Maybe I should make the party the hub of the story and find out ahead of time what my killer's costume is going to be...then I can work that into the plot.

Can you please keep throwing ideas at me? They really get me thinking!

Thanks!


----------



## great_ghoul (Aug 14, 2004)

You bet! I love this stuff...this could get long though....let me give you some thoughts....

Let's decide first off exactly why the victim has been murdered. The whole story will fall into place after that. We can add characters as we go, then you can give each person a "character" to play. Don't be surprised if your guests get really into it and start accusing each other when they start hearing clues 

So - I am assuming the victim is a man. What has he done to get himself in this situation? I did one of these last year at the office, and the victim was a man. I tried to tie everything into the office setting, so we were a "tv studio" and the victim was the producer. I gave everyone a character (ie - they were an actor/actress, cameraman etc)...everyone had a secret about why they hated the producer (ie: one of the cameramen had his dog run over by the producer who refuses to admit it and apologize, even though there were witnesses....the star of the show is being blackmailed to stay in a relationship with him even though she is actually in love with another star in the show...etc!) This stuff is easy once you decide WHO actually killed him and why. Then just put together a bunch of other scenarios to throw people off.

Before the party: each guest should receive their "secret info" on why they hate the victim. The day of the party, you can either have an investigator asking questions in front of everyone to draw out this info so everyone can figure it out -OR- you can just tell everyone to "gossip" at dinner about the deceased so that the info comes out. In the end, you should be able to get to the conclusion. The best part is watching your guests act! I was hugely impressed with the participation from my non-halloween office buddies!

OK - so now tell me. Who actually did the killing and why.....or shall I tell you ...mwahhhahhahaahaha


----------



## Elza (Jun 21, 2004)

Well, I was trying to work that out yestday....but I'm not very good at it. The only thing I have been able to do is name the victim...Wayne Hollow..(say it backwards fast). I figured a woman killed him so I came up with a wife, a girlfriend and a sister then tried to think of motives....Wife: money- insurance, or found out about girlfriend or has a lover, was discovered and became afraid she be cut out of the will. Girlfriend: found out wayne was not really going to leave his wife, or a blackmail gone bac or discovered he was even cheating on her too.

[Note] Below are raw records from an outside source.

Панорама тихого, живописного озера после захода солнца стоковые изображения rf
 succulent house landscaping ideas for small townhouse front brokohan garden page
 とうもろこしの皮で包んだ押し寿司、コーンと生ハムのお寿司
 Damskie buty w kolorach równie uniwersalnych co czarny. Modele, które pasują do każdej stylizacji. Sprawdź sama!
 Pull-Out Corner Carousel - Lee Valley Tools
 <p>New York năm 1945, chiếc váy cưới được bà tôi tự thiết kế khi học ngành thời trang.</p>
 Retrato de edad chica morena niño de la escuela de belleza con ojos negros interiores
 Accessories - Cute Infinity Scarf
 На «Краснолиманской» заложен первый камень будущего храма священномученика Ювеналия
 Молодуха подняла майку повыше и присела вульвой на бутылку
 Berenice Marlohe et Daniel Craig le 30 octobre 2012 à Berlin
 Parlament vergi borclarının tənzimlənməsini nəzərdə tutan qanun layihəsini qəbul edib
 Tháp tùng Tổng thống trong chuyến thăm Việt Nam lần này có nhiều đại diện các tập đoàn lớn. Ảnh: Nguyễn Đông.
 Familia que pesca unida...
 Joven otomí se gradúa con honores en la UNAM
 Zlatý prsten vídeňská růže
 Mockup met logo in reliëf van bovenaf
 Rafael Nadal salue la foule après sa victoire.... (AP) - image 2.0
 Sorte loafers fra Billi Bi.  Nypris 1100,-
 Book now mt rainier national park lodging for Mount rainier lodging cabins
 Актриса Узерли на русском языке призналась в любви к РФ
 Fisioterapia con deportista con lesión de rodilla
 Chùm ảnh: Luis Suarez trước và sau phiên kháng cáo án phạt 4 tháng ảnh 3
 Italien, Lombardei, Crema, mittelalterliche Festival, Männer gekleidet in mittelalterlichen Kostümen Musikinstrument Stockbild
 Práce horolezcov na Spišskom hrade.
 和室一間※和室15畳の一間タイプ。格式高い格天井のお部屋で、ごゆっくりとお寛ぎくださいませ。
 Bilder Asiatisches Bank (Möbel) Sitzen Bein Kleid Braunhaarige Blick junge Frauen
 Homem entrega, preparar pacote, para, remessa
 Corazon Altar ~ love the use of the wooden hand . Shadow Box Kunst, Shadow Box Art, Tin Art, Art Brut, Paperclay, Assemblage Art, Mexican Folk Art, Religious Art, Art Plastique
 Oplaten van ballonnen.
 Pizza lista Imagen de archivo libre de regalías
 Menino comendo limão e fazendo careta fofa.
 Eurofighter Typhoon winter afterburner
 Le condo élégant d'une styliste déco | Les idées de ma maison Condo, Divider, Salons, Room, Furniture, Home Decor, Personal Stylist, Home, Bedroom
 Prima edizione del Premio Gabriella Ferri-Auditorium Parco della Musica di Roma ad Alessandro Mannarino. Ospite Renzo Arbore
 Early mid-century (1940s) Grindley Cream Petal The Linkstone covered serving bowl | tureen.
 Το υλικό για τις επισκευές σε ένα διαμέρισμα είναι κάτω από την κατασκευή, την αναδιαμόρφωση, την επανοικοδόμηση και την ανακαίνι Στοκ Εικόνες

Sister: inheritance or revenge....and this is were my brain died. I guess I'm no good at this mystery stuff.

Maybe I need a setting that will help develop the idea...like the one you mentioned Tv studio. But what?


----------



## JosieJo (Sep 27, 2006)

great_ghoul said:


> JosieJo - I would love to help....not sure what "ghast from the past" actually means though ...
> 
> I need to know a couple of things:
> 
> ...



1. "A ghast from the past" is basically just anything from the past...like im going to decorate with dead flowers, tombstones, spiderwebs..stuff that is old. And everyones costume just had to be something from the past, whether it be a hippie or a roman. i know it is very broad but my guests have a hard time with very specific themes.

2. yes I want everyone involved!

3. I could but it wont be easy since most of the guests probably wont remember anything I give them! I would rather give it to them when they arrive.

4. Yes the whole party is broken into 3 parts: mingling and drinks beforehand, sit down dinner, and then games and chat afterwards. We will be able to exchange info easily.


----------



## great_ghoul (Aug 14, 2004)

JosieJo - that is helpful. One thing I can't stress enough is that small things can create great impressions for your guests, and they will usually reciprocate with great acting 

If you can't give them anything before the party - you can always give them something at the door too. Since you have an "old" theme happening, I would try this (I did this last year and people really took the whole thing seriously):

Just find any plain paper, make some stong tea or coffee and pour it into a baking pan that will hold the paper. Dip each piece in and slosh it around until it becomes discolored, then set it somewhere to dry. Once it has dried, write each person's character and secret information on the paper (info that only THEY know about the victim) then roll it up and tie it with whatever ribbon or string type material you have. The presentation itself will really get people thinking.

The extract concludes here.